Derken; Anne ve baba karnabahar kızlarının bu durumundan rahatsız olmaya başlamışlar.Başkan olamayan karnabahar ise odasından dışarı çıkmamış. Belli bir süre sonra sağlığı bozulmaya başlamış, çiçeklerle dolu göbeği kararmaya başlamış. O hâlâ “Benim gibi güzeli var mı şu sebzeler arasında” diye söylenip duruyormuş. Bir gün karnı çok ağrımış annesi ve babası hemen doktora götürmüşler. Doktor amca onun ne kadar zamandır güneş görmediğini sormuş. Güneş görmediği için hastalandığını arkadaşlarıyla oynaması gerektiğini anlatmış.  Karnabahar hastalıklı yüzünü ve kararmış çiçeklerini ilk defa o gün fark etmiş. O günden sonra mahalledeki bütün karnabaharlarla koşmuş oynamış, sağlığı yerine gelmiş. Kendini beğenmişliği mi?
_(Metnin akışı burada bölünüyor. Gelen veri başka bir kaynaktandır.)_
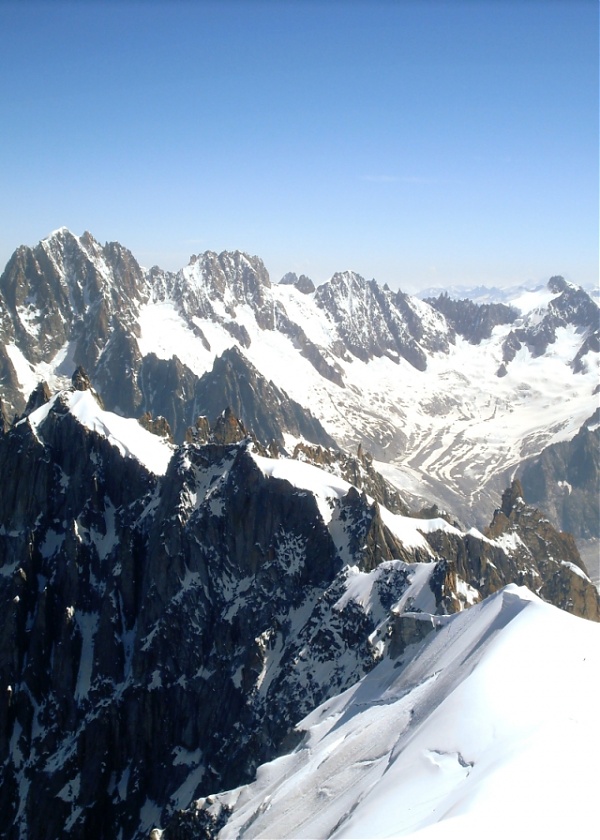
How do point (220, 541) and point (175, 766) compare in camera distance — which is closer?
point (175, 766)

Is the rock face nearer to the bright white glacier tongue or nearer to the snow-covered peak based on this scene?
the snow-covered peak

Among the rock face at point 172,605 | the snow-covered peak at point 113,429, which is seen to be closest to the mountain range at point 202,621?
the rock face at point 172,605

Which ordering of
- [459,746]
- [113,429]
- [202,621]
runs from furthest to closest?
[113,429] < [202,621] < [459,746]

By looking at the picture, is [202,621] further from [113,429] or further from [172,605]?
[113,429]

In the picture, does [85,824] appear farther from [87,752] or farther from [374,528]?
[374,528]

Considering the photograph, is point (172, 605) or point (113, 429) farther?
point (113, 429)

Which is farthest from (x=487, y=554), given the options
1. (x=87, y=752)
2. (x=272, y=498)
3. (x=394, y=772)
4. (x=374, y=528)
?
Result: (x=394, y=772)

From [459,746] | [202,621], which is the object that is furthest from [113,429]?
[459,746]
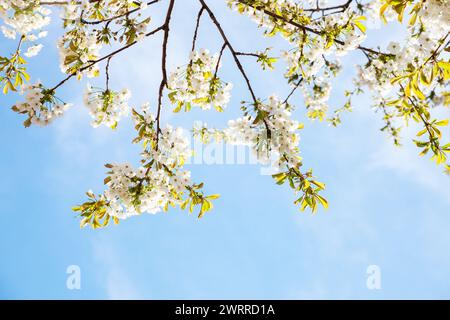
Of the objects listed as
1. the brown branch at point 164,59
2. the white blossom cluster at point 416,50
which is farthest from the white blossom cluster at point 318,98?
the brown branch at point 164,59

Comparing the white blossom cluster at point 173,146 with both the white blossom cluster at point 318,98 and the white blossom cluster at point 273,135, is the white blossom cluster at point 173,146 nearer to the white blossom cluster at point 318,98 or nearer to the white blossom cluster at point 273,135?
the white blossom cluster at point 273,135

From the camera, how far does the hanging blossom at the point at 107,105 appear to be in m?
3.51

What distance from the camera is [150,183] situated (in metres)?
3.13

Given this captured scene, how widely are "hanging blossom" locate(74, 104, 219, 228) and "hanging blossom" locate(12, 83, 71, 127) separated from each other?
622mm

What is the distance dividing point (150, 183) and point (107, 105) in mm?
977

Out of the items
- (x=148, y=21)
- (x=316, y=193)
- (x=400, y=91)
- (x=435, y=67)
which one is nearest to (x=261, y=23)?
(x=148, y=21)

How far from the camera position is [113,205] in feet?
10.3

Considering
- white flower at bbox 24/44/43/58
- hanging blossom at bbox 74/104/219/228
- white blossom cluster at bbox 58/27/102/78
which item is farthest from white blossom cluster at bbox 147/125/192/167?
white flower at bbox 24/44/43/58

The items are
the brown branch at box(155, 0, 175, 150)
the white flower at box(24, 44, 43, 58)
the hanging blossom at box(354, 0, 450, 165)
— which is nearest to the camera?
the hanging blossom at box(354, 0, 450, 165)

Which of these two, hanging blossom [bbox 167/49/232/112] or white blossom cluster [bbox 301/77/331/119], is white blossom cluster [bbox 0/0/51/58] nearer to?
hanging blossom [bbox 167/49/232/112]

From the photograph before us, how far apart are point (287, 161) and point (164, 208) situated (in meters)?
1.21

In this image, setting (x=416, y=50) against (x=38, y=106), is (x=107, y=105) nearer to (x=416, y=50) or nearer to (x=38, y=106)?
(x=38, y=106)

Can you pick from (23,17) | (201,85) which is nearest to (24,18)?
(23,17)

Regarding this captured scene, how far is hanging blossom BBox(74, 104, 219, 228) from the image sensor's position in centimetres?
310
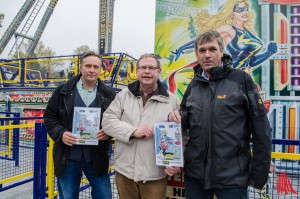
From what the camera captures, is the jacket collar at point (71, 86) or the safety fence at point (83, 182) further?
the jacket collar at point (71, 86)

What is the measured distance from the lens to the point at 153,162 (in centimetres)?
224

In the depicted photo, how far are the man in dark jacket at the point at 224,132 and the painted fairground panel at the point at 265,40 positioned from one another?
2723mm

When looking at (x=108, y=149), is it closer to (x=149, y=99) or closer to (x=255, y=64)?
(x=149, y=99)

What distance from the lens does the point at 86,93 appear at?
110 inches

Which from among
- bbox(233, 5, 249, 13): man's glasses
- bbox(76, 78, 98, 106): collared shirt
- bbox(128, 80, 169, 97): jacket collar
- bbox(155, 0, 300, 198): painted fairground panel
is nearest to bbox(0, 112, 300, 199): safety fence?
bbox(155, 0, 300, 198): painted fairground panel

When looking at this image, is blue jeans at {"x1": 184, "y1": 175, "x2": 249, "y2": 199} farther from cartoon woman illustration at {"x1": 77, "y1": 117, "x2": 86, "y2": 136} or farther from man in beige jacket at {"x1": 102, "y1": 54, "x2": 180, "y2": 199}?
cartoon woman illustration at {"x1": 77, "y1": 117, "x2": 86, "y2": 136}

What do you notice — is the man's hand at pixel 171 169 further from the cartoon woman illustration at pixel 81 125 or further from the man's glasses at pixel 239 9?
the man's glasses at pixel 239 9

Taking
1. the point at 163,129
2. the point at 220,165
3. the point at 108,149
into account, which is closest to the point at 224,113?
the point at 220,165

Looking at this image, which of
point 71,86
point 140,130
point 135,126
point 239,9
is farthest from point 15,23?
point 140,130

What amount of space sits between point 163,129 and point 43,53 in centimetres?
4697

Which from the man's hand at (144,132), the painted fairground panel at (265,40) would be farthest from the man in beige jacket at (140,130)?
the painted fairground panel at (265,40)

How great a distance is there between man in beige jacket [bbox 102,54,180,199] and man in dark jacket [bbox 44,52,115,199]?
39 centimetres

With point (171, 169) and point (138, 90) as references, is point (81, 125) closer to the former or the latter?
point (138, 90)

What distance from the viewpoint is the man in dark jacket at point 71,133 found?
2.67 m
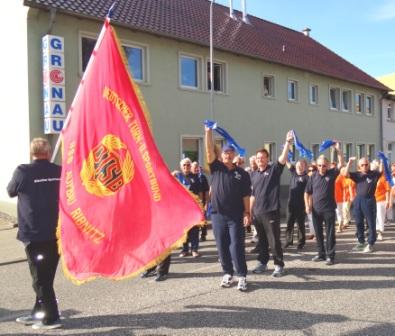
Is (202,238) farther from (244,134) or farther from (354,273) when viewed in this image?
(244,134)

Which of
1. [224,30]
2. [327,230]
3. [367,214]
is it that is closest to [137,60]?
[224,30]

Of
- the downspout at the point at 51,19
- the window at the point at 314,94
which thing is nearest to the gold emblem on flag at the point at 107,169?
the downspout at the point at 51,19

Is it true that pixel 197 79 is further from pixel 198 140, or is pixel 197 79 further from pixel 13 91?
pixel 13 91

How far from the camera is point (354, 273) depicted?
23.4 ft

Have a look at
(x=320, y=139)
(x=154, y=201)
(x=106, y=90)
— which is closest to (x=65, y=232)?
(x=154, y=201)

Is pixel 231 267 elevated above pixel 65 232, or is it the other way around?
pixel 65 232

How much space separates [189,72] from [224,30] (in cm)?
375

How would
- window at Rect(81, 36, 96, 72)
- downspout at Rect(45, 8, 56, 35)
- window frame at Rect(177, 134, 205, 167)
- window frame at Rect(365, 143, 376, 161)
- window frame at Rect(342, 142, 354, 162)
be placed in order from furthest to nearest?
window frame at Rect(365, 143, 376, 161), window frame at Rect(342, 142, 354, 162), window frame at Rect(177, 134, 205, 167), window at Rect(81, 36, 96, 72), downspout at Rect(45, 8, 56, 35)

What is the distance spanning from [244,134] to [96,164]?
15.3 m

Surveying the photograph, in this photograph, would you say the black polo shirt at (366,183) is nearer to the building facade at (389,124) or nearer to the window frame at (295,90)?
the window frame at (295,90)

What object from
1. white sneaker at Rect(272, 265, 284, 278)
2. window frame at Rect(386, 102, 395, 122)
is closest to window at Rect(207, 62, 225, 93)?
white sneaker at Rect(272, 265, 284, 278)

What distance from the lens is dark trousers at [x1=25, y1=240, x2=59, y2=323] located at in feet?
16.1

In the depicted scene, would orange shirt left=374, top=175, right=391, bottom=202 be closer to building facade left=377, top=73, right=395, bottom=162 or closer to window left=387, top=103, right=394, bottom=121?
building facade left=377, top=73, right=395, bottom=162

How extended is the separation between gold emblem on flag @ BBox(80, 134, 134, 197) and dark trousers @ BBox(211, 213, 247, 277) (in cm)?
207
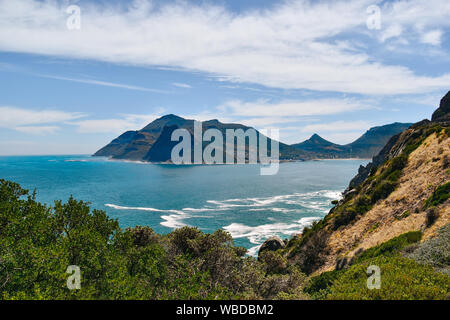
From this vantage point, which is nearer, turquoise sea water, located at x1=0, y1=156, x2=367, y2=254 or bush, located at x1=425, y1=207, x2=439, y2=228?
bush, located at x1=425, y1=207, x2=439, y2=228

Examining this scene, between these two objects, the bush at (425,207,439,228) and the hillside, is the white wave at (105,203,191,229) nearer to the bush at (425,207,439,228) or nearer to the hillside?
the hillside

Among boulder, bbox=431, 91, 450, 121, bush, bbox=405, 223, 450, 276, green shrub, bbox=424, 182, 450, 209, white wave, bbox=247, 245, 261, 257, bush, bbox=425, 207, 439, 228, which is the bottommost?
white wave, bbox=247, 245, 261, 257

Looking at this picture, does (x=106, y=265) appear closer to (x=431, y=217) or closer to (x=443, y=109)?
(x=431, y=217)

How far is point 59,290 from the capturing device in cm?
1393

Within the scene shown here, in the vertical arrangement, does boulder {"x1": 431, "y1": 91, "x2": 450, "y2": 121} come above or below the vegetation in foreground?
above

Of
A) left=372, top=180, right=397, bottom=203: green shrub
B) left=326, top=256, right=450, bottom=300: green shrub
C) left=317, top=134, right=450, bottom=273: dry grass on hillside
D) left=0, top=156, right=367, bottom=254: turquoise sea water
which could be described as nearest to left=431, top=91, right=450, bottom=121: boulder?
left=0, top=156, right=367, bottom=254: turquoise sea water

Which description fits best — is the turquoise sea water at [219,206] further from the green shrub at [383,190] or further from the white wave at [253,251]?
the green shrub at [383,190]

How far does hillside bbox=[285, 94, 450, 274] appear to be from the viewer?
26963mm

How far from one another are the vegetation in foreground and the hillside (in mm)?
4204

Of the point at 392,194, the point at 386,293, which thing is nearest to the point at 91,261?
the point at 386,293

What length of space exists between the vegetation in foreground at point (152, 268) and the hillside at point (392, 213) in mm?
4204
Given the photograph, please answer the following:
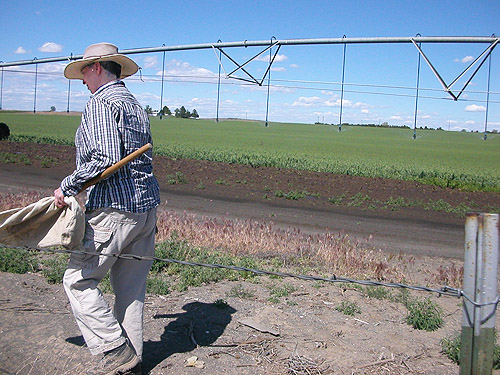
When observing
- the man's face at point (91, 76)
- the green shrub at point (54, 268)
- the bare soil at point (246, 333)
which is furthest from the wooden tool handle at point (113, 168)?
the green shrub at point (54, 268)

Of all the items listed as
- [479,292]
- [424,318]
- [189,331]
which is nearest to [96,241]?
[189,331]

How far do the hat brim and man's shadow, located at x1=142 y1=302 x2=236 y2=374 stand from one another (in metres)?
2.18

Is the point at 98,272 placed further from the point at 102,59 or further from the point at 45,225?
the point at 102,59

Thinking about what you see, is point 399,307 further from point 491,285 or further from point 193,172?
point 193,172

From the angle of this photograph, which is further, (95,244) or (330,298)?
(330,298)

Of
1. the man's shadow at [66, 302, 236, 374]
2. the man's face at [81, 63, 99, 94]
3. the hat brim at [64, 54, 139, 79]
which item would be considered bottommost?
the man's shadow at [66, 302, 236, 374]

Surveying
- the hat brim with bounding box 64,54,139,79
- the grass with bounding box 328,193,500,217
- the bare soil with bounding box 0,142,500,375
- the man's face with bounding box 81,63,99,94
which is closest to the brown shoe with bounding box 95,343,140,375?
the bare soil with bounding box 0,142,500,375

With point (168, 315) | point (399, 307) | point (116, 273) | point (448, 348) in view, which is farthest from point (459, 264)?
point (116, 273)

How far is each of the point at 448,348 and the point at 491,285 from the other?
1872 millimetres

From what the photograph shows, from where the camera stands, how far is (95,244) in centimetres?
385

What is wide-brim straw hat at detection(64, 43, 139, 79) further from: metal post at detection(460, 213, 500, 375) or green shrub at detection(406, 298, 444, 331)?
green shrub at detection(406, 298, 444, 331)

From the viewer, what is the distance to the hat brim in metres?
4.04

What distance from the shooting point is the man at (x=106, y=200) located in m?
3.76

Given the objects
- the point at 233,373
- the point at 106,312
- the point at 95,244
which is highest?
the point at 95,244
Eee o da düzelmiş tabi... Kendini beğenmiş karnabahar kendisinden daha güzel olanların varlığını kabul etmeye başlamış.Okulda da herkesin haklarına saygı göstermeyi, söz almak için sırasını beklemeyi, seçimlerde kim daha çok oy alırsa onun başkan olarak seçileceğini,koltuk sevdasının bir hastalık olduğunu,zoraki elde tutulamayacağını anlamış. Başkalarının haklarına saygı göstermeden sıranın başına geçmek istemenin, oyunlarda kurallara uymak gerektiğinin, sadece kendini değil tüm insanlığı sevmenin önemini anlamış ve artık çok mutlu bir karnabaharmış….

İşte böyle…

GÜNÜN SÖZÜ

Toplumsal önderlerin nitelikleri rüzgardır, sıradan insanların nitelikleri ottur, otlar rüzgar önünde eğilir.

Confucius

TEBESSÜM

Büyük bir avukatın savunmasını izleyebilmek için o gün bütün şehir halkı mahkemeye akın etmişti. Bir skandal davasıydı bu.  Şehrin bütün şık ve sosyete kadınları da duruşma salonundaydılar. Açık saçık teferruatların konuşulmasına sıra gelince, avukat nazik bir lisanla:  -Bütün namuslu hanımların salondan çıkmaları rica olunur, dedi.  Skandalın en can alıcı noktalarını kaçırmaktansa, temiz şöhretini fedaya hazır olan hanımların hiç birinin yerinden kıpırdamadığını söylemeye hacet yok .Avukat birkaç dakika daha bekledi. Gene bir şey çıkmayınca, yargıç mübaşire emretti.  -Namuslu hanımlar çıktıklarına göre, şimdi de ötekileri çıkarın.